How to Represent Meaning in Natural Language Processing? Word, Sense and Contextualized Embeddings
Written by Jose Camacho Collados and Taher Pilehvar
Word embeddings are representations of words as low-dimensional vectors, learned by exploiting vast amounts of text corpora. As explained in a previous post, word embeddings (e.g. Word2Vec [1], GloVe [2] or FastText [3]) have proved to be powerful keepers of prior knowledge to be integrated into downstream Natural Language Processing (NLP) applications. However, despite their flexibility and success in capturing semantic properties of words, the effectiveness of word embeddings is generally hampered by an important limitation, known as the meaning conflation deficiency: the inability to discriminate among different meanings of a word.
A word can have one meaning (monosemous) or multiple meanings (ambiguous). For instance, the noun mouse can refer to two different meanings depending on the context: an animal or a computer device. Hence, mouse is said to be ambiguous. According to the Principle of Economical Versatility of Words [4], frequent words tend to have more senses, which can cause practical problems in downstream tasks. Moreover, this meaning conflation has additional negative impacts on accurate semantic modeling, e.g., semantically unrelated words that are similar to different senses of a word are pulled towards each other in the semantic space [5,6]. In our previous example, the two semantically-unrelated words rat and screen are pulled towards each other in the semantic space for their similarities to two different senses of mouse. This, in turn, contributes to the violation of the triangle inequality in euclidean spaces [5,7]. Therefore, accurately capturing the semantics of ambiguous words plays a crucial role in the language understanding of NLP systems.

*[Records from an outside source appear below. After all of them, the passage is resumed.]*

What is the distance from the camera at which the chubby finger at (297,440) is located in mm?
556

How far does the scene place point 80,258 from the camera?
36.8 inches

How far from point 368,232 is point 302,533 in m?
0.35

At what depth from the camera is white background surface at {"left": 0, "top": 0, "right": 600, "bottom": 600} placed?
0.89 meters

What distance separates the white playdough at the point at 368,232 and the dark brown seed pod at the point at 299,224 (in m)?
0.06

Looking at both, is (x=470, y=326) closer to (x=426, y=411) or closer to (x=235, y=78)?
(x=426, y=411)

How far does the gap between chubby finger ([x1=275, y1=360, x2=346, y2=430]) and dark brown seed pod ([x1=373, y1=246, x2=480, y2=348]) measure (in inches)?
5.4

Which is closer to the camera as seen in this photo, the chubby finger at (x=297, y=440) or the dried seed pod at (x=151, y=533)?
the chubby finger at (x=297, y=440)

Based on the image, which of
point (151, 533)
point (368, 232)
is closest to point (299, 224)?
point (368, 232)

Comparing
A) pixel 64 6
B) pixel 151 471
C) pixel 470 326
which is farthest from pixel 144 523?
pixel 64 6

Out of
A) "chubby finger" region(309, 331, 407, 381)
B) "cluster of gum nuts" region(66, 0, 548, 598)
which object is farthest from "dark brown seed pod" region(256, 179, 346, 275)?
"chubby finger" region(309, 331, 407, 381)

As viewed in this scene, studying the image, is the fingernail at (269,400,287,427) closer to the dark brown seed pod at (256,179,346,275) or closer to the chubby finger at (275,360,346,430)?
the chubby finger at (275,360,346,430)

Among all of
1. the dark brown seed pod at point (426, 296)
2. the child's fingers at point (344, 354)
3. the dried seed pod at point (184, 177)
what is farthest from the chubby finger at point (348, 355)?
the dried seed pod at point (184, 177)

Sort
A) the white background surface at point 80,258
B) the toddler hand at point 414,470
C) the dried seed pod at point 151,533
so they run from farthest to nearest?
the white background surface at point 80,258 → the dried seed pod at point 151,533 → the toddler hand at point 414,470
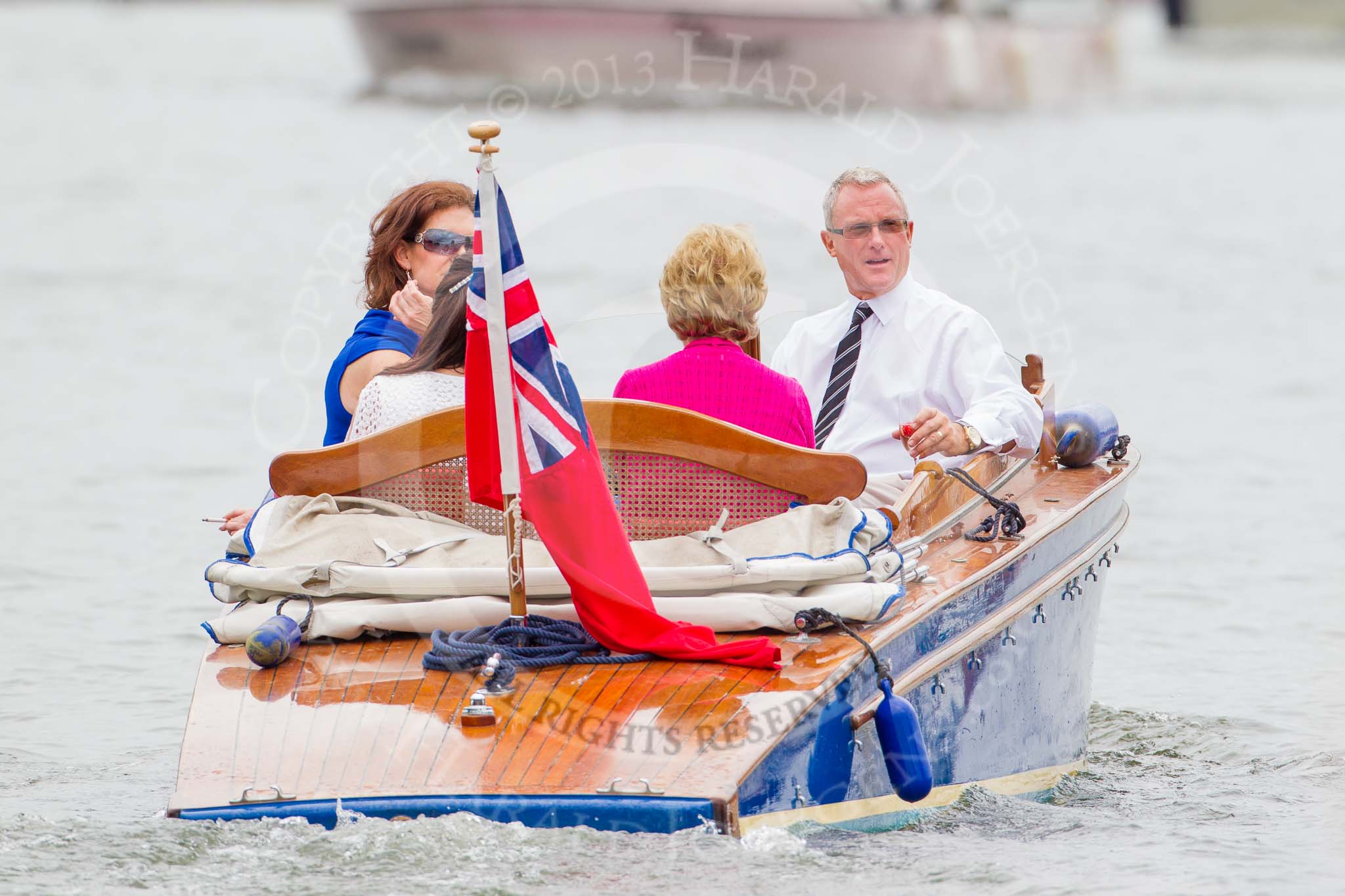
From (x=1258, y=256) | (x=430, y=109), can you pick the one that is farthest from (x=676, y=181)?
(x=430, y=109)

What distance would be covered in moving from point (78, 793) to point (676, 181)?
16.5ft

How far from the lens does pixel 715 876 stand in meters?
3.32

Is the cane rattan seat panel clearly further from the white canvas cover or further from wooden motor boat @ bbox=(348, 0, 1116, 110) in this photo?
wooden motor boat @ bbox=(348, 0, 1116, 110)

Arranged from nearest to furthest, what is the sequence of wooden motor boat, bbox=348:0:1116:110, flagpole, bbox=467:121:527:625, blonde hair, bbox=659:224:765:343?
flagpole, bbox=467:121:527:625, blonde hair, bbox=659:224:765:343, wooden motor boat, bbox=348:0:1116:110

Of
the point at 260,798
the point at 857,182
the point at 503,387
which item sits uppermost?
the point at 857,182

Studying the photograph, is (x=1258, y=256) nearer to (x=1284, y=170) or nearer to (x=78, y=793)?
(x=1284, y=170)

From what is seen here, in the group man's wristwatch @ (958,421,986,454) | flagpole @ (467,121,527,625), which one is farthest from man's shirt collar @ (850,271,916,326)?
flagpole @ (467,121,527,625)

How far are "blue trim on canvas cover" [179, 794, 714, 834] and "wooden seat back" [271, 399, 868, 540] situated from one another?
89cm

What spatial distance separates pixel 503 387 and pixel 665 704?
75 cm

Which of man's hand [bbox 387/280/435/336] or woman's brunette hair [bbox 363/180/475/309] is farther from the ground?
woman's brunette hair [bbox 363/180/475/309]

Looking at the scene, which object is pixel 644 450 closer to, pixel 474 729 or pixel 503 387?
pixel 503 387

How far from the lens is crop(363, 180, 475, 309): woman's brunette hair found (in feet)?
Result: 16.3

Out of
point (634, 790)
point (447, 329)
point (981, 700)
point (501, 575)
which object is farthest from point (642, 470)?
point (981, 700)

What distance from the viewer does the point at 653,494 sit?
4.09m
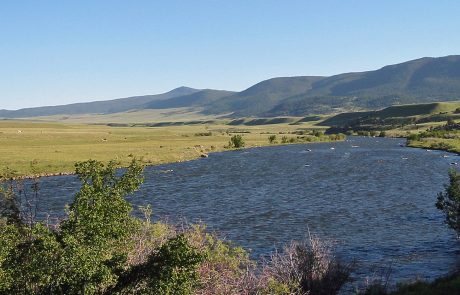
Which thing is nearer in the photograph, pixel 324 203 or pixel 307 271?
pixel 307 271

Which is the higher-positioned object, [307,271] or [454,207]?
[307,271]

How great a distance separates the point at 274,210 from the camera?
53969 mm

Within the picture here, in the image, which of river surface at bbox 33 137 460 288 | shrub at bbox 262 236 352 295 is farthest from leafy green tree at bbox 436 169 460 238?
shrub at bbox 262 236 352 295

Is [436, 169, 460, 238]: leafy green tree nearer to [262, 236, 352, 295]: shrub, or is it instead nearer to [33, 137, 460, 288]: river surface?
[33, 137, 460, 288]: river surface

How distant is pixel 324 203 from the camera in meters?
57.9

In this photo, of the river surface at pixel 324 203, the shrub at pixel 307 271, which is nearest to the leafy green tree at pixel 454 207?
the river surface at pixel 324 203

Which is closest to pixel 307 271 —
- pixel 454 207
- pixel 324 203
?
pixel 454 207

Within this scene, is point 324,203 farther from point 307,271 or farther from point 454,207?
point 307,271

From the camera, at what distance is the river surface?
3775cm

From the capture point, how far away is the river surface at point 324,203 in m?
37.8

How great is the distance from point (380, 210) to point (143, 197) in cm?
2918

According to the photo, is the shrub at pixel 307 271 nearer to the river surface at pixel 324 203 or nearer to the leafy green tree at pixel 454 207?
the river surface at pixel 324 203

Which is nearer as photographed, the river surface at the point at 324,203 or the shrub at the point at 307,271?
the shrub at the point at 307,271

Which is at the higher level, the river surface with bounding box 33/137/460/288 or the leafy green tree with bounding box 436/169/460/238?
the leafy green tree with bounding box 436/169/460/238
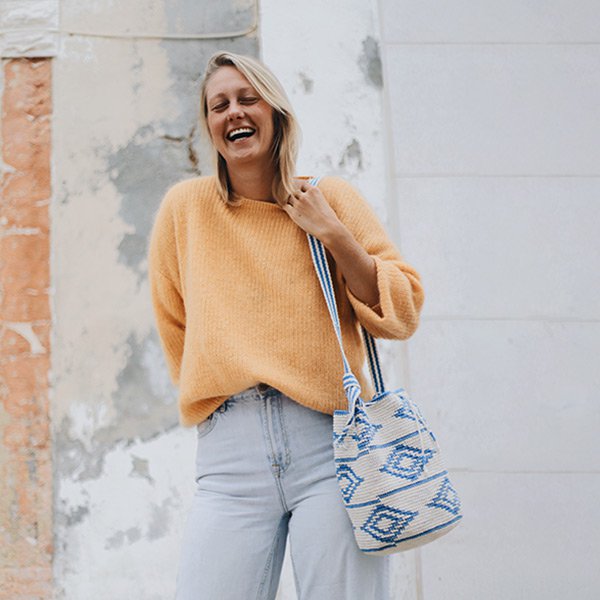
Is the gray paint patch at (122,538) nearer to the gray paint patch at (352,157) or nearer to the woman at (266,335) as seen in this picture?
the woman at (266,335)

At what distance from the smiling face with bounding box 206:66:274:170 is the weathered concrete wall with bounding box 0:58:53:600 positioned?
1.54 m

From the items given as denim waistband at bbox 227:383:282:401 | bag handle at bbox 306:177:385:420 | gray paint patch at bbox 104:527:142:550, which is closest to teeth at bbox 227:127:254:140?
bag handle at bbox 306:177:385:420

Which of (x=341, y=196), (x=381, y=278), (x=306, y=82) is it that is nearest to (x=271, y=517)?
(x=381, y=278)

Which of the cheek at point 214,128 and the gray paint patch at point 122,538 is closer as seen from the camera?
the cheek at point 214,128

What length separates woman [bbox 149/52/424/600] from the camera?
1.75 meters

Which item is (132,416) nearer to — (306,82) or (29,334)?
Answer: (29,334)

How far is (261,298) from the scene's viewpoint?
1874mm

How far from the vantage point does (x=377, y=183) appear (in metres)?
3.37

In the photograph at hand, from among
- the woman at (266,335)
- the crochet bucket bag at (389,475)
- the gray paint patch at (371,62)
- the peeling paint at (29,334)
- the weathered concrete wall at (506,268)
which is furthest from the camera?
the gray paint patch at (371,62)

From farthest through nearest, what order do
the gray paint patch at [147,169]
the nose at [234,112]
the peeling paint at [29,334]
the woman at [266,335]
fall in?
1. the gray paint patch at [147,169]
2. the peeling paint at [29,334]
3. the nose at [234,112]
4. the woman at [266,335]

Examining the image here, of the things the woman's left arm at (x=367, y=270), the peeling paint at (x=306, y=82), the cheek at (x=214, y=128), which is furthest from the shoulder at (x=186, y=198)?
the peeling paint at (x=306, y=82)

In order to deal with the meaning conflation deficiency, a number of approaches have attempted to model individual word senses. The main distinction of these approaches is in how they model meaning and where they obtain it from:
- Unsupervised models [5,8,9] directly learn word senses from text corpora.
- Knowledge-based techniques [6,10,11] exploit the sense inventories of knowledge resources (e.g. WordNet or BabelNet) as their main source for representing meanings.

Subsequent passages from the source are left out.